Debugging in C wasn’t an option. It takes about 9 hours on GPU to reach that failure point in release mode, and in debug mode it would take weeks.
After digging into the code, I discovered the cause: an out-of-bounds memory read.

OpenCL’s standard library is extremely limited, no rand(), no built-in distributions, and very few of the utilities you take for granted in C++, CUDA, or DirectX.
You have to implement almost everything yourself.

To cut corners, I didn’t implement GPU-side random number generation.
Instead, I generated random numbers on the CPU, stored them in an array the size of the replay buffer, and loaded that array to the GPU. The array would get shuffled and reloaded repeatedly.
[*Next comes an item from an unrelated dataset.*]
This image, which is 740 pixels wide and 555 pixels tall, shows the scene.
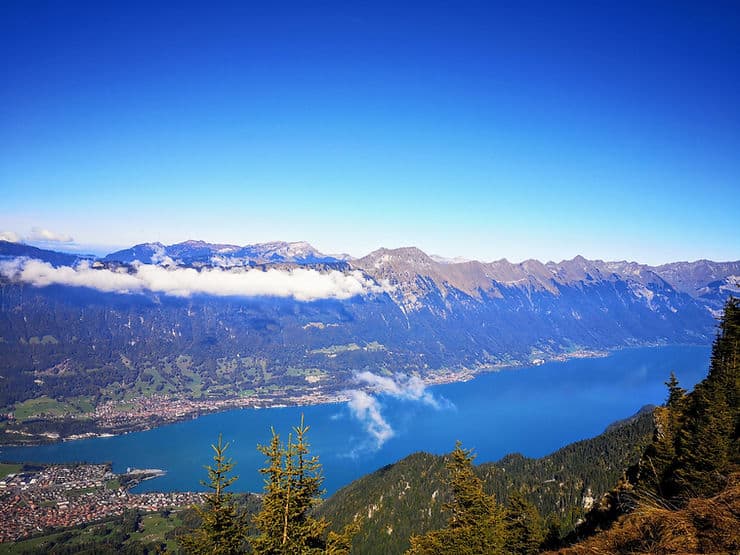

That worked fine for training runs shorter than the replay buffer size. But as soon as training steps exceeded that size, a modulo function reset the index… and the GPU started reading past the end of the array. This caused two problems:
which seem rather off seem is crash after it reached half the replay buffer.
but I forgot that the update adds two steps in each simulation.

the kernels start to produce NaNs from uninitialized data as result of out-of-bounds reads.

After fixing that, I was finally able to complete a training run — but the results still weren’t as good as I expected. So there’s probably another bug lurking somewhere.

Moral of the story: building a GPU library isn’t as simple as it looks. If you have to write everything from scratch, it’s a lot of work — and if you don’t, your GPU version may not actually outperform the CPU, and might even be slower.

Next on my to-do list:
-Implement uniform distributed random number generation on the GPU
https://en.wikipedia.org/wiki/Mersenne_Twister
-Implement a proper random shuffle — which sounds trivial, but is surprisingly hard to do efficiently on GPU
https://arxiv.org/pdf/1508.03167

[Julio Jerez]

I just committed the best controller I’ve managed so far using SAC.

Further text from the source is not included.